Die Beklagte trägt die Kosten.
Das Urteil ist wegen der Kosten vorläufig vollstreckbar. Die Beklagte darf die Vollstreckung durch Sicherheitsleistung oder Hinterlegung in Höhe der zu erstattenden Kosten abwenden, wenn nicht die Klägerin zuvor Sicherheit in gleicher Höhe leistet.
Tatbestand
Streitig ist, ob der Besuch der … Bibelschule Berufsausbildung ist.
Die Klägerin beantragte am … bei der Beklagten die Festsetzung von Kindergeld für ihre am … geborene Tochter …, die damals bei der Arbeitsvermittlung des Arbeitsamtes … arbeitslos gemeldet war. Die Beklagte setzte das Kindergeld antragsgemäß mit Bescheid vom … mit DM monatlich fest.

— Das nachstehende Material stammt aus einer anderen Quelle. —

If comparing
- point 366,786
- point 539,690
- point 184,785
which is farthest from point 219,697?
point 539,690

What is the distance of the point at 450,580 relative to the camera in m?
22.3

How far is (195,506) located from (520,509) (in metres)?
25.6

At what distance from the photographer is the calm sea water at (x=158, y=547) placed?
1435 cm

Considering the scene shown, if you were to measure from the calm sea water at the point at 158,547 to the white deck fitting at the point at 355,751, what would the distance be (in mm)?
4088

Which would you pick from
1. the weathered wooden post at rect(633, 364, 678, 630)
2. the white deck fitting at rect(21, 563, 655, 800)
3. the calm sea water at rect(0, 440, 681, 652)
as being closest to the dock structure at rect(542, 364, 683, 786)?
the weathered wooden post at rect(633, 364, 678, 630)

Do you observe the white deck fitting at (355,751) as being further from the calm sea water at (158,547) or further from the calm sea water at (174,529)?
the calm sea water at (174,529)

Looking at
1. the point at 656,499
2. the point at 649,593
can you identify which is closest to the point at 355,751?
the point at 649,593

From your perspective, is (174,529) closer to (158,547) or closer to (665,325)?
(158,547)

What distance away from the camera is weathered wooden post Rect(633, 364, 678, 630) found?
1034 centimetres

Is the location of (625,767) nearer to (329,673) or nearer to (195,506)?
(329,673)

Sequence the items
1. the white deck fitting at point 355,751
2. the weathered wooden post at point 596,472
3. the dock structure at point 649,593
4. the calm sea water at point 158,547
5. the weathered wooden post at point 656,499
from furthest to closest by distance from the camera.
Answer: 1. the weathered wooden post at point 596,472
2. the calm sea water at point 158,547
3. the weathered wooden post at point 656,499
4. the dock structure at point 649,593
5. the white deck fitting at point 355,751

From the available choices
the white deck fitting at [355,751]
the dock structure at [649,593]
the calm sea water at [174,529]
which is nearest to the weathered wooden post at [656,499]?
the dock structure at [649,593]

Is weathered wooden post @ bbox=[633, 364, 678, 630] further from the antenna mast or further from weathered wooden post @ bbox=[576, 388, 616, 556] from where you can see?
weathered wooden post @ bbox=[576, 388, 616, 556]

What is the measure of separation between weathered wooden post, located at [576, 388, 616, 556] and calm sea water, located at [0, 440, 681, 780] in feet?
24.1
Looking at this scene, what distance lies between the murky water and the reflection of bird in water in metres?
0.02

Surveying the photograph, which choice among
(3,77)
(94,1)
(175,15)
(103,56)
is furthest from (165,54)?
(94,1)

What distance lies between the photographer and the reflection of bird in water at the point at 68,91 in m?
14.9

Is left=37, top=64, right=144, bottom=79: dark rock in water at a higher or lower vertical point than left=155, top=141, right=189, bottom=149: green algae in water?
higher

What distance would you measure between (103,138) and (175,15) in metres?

Nachdem das Arbeitsamt der beklagten Familienkasse im … mitgeteilt hatte, dass … dort nicht mehr geführt wurde, hob die Beklagte mit Bescheid vom … die Festsetzung des Kindergeldes für das Kind … ab … … auf. Dagegen wandte sich die Klägerin mit Schreiben vom …. Ihre Tochter … habe am … mit einer Bibelschul-Ausbildung in … begonnen und stehe deshalb der Arbeitsvermittlung zur Zeit nicht zur Verfügung. Die Klägerin fügte eine Schulbescheinigung der Bibelschulen (B) vom bei, wonach die Klasse 1 mit Teilzeitunterricht von 20 Stunden wöchentlich besuchte und die Schulausbildung voraussichtlich im Monat … beenden werde. Aus einer weiteren Bestätigung der B vom … ergibt sich, dass die Schule eine Ergänzungsschule im Sinne des § 9 … Privatschulgesetz ist; das Landesschulamt … hat in einem Telefonat mit der Berichterstatterin vom … bestätigt, dass die B den Betrieb ihrer Privatschule als Ergänzungsschule gem. § 9 Privatschulgesetz dem Landesschulamt … angezeigt hat. Die Schule diene der Ausbildung von Pastoren, Missionaren,Diakonen etc. im freikirchlichen Rahmen. Nach der Bestätigung wird die Zeit und Arbeitskraft der Auszubildenden/Schüler z. T. von der Schule und heimischer Nacharbeit in Anspruch genommen. Die meisten Schüler gingen nachmittags einer Halbtagsbeschäftigung nach. Der Unterricht betrage mindestens 20 Stunden pro Woche. Er erfolge nach gültigen Lehrplänen und werde im Klassenverband durchgeführt. Es würden Praktika, die nicht entlohnt wurden, in Form von Evangelisationseinsätzen, Arbeit an Drogengefährdeten, Alkoholikern und sozial desintegrierten Jugendlichen usw. durchgeführt. Es erfolgten schriftliche Zwischenprüfungen, Abschlussprüfungen sowie Zeugnisvergabe mit schriftlichem Nachweis über das Bestehen. Die monatliche Schulgebühr betrage … DM.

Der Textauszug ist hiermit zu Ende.